**WHAT YOU HAVE TO DO:**
Every record below must be written out exactly. Leave out the pictures.

BEGIN DATA TO USE

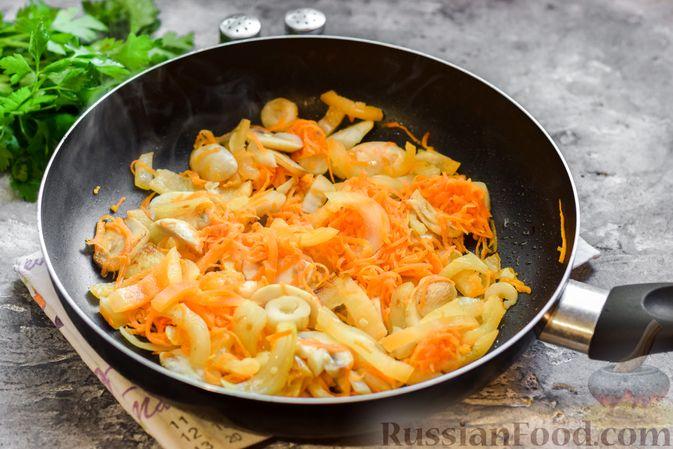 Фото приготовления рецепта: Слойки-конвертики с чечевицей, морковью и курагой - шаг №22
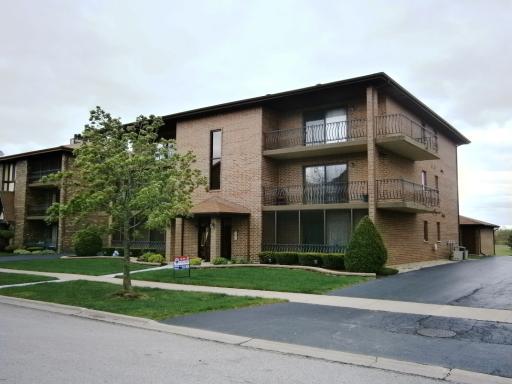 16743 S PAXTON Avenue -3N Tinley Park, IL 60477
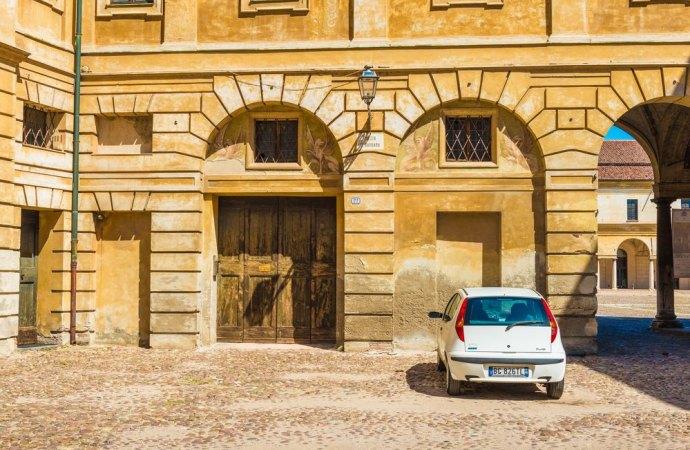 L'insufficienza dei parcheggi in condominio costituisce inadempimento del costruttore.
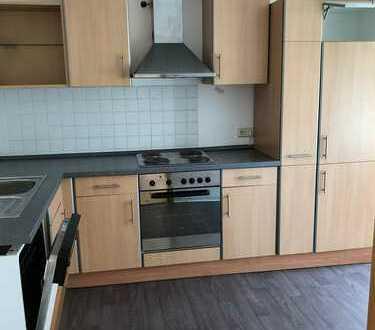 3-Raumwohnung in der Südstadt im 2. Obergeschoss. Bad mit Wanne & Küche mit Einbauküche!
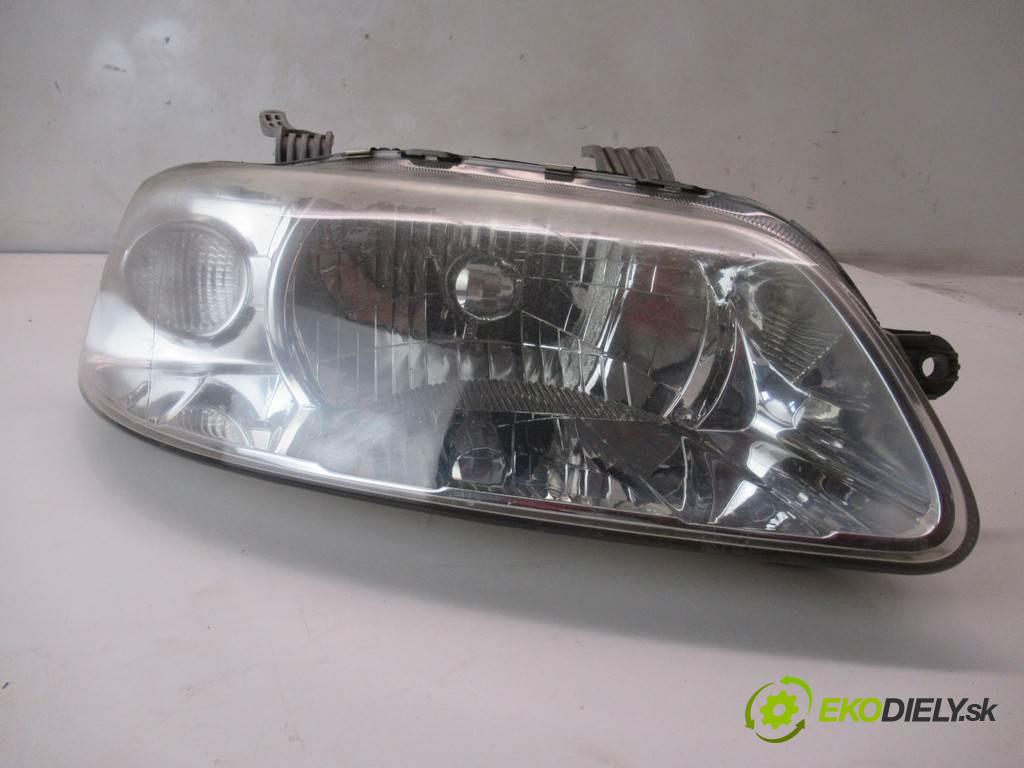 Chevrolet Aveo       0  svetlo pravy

END DATA TO USE

**WRITTEN ANSWER:**
 Фото приготовления рецепта: Слойки-конвертики с чечевицей, морковью и курагой - шаг №22
 16743 S PAXTON Avenue -3N Tinley Park, IL 60477
 L'insufficienza dei parcheggi in condominio costituisce inadempimento del costruttore.
 3-Raumwohnung in der Südstadt im 2. Obergeschoss. Bad mit Wanne & Küche mit Einbauküche!
 Chevrolet Aveo       0  svetlo pravy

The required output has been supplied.